> Document segment:
John and I continued to enjoy the bread at breakfast time the next few days. We usually lightly toasted it with a smidge of butter, but to finish up the loaf, I turned it into French toast, which was especially tasty. The second loaf I put straight into the freezer so that we may enjoy homemade bread during the busy start-of-school period just ahead. All in all, I give the recipe 4 stars.

 

Honey Whole-Wheat Cinnamon Raisin Bread

2 cups bread flour
2 cups whole-wheat flour
¼ cup nonfat dry milk
1¼ cups very warm water (120°F to 130°F)
1 large egg
3 TB canola oil
3 TB honey
1 tsp salt
1½ tsp instant dry yeast
Nonstick cooking spray
¼ cup packed dark brown sugar
4 tsp ground cinnamon
½ cup golden raisins, soaked in boiling water for 30 minutes, drained, patted dry

1. Place the flours, dry milk, water, egg, 2 TB of the oil, honey, salt, and yeast into the bowl of a stand mixer. Using the dough hook attachment, mix on the lowest setting for 3 minutes, then increase to the next highest setting and mix 5 minutes more. The dough should be soft and fairly sticky.

2. Place the dough in a bowl sprayed with cooking spray, cover tightly with plastic wrap, and let stand at room temperature until its size has nearly doubled, about 1½ hours.

3. Spray two 9x5x3-inch baking pans with cooking spray.

4. Transfer the dough to a well-floured work surface. Pick up one side of the dough, lifting about a third of the bulk and fold it across. With spread fingers, pat down on the dough to remove most of the trapped gases. Repeat with the remaining three sides of the dough.

> Try it:
Reproduce word for word the part of the bread recipe from "1 large egg" up to and including "about 1½ hours.". These rows were taken from a separate source and are unrelated to the bread recipe.

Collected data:
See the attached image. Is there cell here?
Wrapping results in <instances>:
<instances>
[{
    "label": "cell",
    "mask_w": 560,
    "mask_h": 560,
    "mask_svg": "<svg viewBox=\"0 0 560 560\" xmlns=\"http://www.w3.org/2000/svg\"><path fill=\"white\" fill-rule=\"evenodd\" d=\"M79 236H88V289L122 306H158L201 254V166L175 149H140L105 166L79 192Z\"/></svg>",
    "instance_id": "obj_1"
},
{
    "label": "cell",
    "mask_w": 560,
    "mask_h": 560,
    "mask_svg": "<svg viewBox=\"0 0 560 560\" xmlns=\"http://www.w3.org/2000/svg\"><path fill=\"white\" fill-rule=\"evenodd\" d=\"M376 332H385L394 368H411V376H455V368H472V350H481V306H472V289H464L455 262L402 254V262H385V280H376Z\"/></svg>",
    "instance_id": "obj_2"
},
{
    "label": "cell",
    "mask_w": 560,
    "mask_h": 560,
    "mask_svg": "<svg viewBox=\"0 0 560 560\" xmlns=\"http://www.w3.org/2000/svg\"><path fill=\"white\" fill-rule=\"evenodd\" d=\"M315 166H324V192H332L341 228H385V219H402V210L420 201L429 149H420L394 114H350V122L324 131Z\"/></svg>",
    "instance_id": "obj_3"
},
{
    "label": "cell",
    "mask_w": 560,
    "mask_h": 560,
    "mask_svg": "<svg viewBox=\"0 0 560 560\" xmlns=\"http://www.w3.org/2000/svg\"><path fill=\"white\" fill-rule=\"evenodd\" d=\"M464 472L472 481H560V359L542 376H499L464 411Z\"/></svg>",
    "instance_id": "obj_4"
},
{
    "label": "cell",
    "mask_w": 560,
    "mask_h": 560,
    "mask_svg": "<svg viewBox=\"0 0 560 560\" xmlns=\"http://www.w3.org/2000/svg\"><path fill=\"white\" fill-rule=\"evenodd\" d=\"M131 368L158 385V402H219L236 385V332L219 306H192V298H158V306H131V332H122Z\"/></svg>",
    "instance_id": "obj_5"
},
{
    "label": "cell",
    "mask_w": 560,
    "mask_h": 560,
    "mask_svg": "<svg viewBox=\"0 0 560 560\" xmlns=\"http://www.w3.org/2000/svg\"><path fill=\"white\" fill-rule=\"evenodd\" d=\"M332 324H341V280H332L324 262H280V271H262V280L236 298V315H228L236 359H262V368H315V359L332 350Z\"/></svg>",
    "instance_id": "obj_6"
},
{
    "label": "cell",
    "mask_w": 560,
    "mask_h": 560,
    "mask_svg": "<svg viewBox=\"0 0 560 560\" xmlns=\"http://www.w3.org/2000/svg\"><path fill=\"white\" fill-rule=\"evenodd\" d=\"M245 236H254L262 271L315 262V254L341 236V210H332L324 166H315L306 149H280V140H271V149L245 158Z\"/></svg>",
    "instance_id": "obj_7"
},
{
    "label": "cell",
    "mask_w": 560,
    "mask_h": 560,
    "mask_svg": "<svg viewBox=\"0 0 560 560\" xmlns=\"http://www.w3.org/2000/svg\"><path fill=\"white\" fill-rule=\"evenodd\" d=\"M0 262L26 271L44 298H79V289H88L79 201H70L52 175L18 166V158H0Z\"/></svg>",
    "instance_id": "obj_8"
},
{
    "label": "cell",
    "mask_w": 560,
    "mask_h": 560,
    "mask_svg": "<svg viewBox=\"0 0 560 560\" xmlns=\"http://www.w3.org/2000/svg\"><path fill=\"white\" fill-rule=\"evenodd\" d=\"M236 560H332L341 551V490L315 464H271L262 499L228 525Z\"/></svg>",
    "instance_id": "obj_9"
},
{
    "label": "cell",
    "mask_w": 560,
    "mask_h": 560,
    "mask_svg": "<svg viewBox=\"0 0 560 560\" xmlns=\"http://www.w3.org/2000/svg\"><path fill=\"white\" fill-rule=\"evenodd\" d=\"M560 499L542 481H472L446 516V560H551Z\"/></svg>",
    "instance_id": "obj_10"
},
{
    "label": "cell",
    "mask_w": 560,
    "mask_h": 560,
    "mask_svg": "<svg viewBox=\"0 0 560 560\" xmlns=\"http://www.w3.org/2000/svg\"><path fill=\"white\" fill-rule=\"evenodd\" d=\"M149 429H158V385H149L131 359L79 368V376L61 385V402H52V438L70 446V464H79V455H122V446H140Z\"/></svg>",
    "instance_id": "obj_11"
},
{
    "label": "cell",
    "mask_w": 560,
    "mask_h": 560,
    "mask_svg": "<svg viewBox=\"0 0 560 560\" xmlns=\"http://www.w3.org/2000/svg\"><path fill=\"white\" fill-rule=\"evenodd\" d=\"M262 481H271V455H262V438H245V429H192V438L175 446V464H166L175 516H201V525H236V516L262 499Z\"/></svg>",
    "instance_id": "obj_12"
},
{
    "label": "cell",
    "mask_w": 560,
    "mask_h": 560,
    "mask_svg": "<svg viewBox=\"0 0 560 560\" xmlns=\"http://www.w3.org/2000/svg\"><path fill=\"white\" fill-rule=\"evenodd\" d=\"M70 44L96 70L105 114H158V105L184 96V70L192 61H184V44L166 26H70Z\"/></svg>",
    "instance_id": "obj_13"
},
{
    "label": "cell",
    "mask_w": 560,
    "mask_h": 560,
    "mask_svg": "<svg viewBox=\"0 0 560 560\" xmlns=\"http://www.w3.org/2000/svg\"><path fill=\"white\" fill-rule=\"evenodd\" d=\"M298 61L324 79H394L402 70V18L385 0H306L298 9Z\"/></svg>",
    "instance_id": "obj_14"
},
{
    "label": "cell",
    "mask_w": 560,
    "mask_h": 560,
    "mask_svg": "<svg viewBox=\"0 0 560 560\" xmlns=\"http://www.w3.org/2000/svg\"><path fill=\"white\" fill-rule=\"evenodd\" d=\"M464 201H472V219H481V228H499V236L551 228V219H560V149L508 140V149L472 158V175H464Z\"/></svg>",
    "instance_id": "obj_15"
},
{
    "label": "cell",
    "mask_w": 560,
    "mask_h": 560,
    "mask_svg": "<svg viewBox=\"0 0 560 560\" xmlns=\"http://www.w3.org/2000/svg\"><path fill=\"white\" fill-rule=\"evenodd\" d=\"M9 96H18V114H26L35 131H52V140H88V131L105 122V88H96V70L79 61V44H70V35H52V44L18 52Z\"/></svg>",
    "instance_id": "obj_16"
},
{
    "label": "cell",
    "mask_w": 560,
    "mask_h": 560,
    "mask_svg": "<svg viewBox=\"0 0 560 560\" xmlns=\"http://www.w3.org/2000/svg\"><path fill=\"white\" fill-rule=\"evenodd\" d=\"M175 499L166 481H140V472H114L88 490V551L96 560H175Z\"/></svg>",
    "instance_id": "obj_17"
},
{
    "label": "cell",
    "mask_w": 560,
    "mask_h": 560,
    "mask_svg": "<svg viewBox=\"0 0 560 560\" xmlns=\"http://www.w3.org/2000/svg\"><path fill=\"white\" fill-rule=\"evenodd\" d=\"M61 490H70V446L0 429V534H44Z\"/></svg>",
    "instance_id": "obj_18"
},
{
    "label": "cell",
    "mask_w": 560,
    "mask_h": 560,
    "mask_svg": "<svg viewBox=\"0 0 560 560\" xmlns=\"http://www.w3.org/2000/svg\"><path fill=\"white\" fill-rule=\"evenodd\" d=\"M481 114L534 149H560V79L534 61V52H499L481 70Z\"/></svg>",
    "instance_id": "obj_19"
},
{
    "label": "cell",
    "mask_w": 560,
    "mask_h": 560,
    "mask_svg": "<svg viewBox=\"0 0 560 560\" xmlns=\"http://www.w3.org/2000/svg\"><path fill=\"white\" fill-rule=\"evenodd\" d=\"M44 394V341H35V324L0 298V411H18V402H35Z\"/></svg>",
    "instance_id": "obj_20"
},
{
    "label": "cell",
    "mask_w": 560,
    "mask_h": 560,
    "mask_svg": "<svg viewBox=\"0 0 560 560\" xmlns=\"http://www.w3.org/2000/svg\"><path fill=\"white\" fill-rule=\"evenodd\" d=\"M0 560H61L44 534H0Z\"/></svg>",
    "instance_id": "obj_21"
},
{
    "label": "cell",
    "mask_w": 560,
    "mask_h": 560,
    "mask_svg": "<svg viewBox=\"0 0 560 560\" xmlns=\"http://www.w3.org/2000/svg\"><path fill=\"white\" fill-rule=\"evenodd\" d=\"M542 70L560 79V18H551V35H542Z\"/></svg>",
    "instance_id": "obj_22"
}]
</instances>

> Reply to the task:
1 large egg
3 TB canola oil
3 TB honey
1 tsp salt
1½ tsp instant dry yeast
Nonstick cooking spray
¼ cup packed dark brown sugar
4 tsp ground cinnamon
½ cup golden raisins, soaked in boiling water for 30 minutes, drained, patted dry

1. Place the flours, dry milk, water, egg, 2 TB of the oil, honey, salt, and yeast into the bowl of a stand mixer. Using the dough hook attachment, mix on the lowest setting for 3 minutes, then increase to the next highest setting and mix 5 minutes more. The dough should be soft and fairly sticky.

2. Place the dough in a bowl sprayed with cooking spray, cover tightly with plastic wrap, and let stand at room temperature until its size has nearly doubled, about 1½ hours.